What is being asked: Retype, word for word, every line of the records below starting at the one that contains "(230 – 2300) |" and ending at the one that contains "(230 – 2530) |"; include both of those lines and nothing more.

Records to use:

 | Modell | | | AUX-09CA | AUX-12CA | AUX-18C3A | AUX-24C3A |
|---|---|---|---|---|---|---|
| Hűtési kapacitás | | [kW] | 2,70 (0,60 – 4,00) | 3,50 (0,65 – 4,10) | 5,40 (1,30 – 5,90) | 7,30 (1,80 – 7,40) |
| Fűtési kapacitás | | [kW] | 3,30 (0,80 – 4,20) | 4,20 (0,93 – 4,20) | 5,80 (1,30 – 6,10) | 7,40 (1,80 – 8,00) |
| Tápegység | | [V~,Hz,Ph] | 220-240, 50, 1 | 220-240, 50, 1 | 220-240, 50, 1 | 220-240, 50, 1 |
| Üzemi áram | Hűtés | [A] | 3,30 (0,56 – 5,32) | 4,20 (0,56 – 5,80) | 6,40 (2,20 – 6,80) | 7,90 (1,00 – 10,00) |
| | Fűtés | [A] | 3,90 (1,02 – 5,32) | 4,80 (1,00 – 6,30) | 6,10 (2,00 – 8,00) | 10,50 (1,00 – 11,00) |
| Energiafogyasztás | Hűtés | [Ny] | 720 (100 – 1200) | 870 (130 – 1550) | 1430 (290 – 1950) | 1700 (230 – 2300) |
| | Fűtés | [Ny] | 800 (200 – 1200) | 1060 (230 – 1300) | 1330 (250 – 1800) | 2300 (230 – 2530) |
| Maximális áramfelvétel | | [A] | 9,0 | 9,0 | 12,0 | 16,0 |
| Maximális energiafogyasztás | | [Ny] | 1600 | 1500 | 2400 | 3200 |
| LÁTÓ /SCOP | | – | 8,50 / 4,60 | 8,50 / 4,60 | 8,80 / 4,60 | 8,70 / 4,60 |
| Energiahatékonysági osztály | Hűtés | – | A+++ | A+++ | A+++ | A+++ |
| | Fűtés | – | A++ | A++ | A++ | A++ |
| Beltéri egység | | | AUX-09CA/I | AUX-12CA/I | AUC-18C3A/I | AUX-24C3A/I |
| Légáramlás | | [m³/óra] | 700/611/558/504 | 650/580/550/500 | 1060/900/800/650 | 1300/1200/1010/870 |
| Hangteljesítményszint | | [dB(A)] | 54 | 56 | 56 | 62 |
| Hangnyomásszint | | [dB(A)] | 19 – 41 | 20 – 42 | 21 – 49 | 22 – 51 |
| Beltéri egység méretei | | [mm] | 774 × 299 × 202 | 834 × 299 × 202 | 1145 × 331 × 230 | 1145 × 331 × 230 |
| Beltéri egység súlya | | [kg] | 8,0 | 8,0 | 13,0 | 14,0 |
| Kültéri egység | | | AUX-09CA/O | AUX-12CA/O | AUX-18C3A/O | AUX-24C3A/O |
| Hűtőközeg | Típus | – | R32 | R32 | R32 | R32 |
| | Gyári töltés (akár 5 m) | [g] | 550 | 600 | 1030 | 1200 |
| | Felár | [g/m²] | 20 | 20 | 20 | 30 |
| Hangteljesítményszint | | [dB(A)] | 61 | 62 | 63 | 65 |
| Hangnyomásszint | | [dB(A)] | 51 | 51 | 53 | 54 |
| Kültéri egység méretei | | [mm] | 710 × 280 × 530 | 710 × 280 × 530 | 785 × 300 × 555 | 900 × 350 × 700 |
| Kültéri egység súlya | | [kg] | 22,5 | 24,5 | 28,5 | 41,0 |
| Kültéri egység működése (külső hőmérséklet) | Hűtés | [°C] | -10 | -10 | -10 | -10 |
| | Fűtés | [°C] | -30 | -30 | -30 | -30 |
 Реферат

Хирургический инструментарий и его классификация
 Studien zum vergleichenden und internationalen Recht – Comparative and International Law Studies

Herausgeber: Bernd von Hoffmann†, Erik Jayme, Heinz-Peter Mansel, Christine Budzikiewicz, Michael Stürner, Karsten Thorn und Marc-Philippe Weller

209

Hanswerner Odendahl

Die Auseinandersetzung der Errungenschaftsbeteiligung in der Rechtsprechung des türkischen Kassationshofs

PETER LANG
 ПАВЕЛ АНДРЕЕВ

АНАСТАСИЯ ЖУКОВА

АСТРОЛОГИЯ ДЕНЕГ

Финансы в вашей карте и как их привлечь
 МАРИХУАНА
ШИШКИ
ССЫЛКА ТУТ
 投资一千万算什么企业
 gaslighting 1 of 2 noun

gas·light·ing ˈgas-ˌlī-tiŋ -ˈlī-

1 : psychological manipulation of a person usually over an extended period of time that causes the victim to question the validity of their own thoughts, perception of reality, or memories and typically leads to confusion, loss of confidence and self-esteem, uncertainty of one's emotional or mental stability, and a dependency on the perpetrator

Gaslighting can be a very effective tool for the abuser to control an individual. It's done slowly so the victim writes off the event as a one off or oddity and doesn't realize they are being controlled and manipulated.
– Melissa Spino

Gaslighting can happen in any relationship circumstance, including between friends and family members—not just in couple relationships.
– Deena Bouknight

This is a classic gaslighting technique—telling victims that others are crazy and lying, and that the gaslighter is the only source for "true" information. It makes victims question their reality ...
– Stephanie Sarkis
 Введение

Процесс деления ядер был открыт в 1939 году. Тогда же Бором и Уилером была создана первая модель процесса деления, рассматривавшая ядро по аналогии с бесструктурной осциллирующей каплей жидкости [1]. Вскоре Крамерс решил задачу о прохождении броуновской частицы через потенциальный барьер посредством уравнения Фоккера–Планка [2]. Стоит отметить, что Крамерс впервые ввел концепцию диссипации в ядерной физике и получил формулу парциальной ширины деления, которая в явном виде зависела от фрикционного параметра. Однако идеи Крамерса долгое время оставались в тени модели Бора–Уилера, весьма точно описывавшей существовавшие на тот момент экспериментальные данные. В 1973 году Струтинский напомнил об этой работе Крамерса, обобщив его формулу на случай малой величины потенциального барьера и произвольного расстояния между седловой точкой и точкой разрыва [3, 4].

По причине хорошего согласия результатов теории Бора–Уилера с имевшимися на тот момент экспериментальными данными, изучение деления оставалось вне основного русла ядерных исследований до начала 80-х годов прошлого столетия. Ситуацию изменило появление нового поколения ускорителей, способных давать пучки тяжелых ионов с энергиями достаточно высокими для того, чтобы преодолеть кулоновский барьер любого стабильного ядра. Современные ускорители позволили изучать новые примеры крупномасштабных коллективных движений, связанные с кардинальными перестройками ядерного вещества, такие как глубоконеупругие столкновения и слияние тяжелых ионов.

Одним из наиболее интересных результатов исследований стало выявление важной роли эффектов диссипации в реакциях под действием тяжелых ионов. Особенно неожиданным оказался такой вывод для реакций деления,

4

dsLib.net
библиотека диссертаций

Task output:
| Energiafogyasztás | Hűtés | [Ny] | 720 (100 – 1200) | 870 (130 – 1550) | 1430 (290 – 1950) | 1700 (230 – 2300) |
| | Fűtés | [Ny] | 800 (200 – 1200) | 1060 (230 – 1300) | 1330 (250 – 1800) | 2300 (230 – 2530) |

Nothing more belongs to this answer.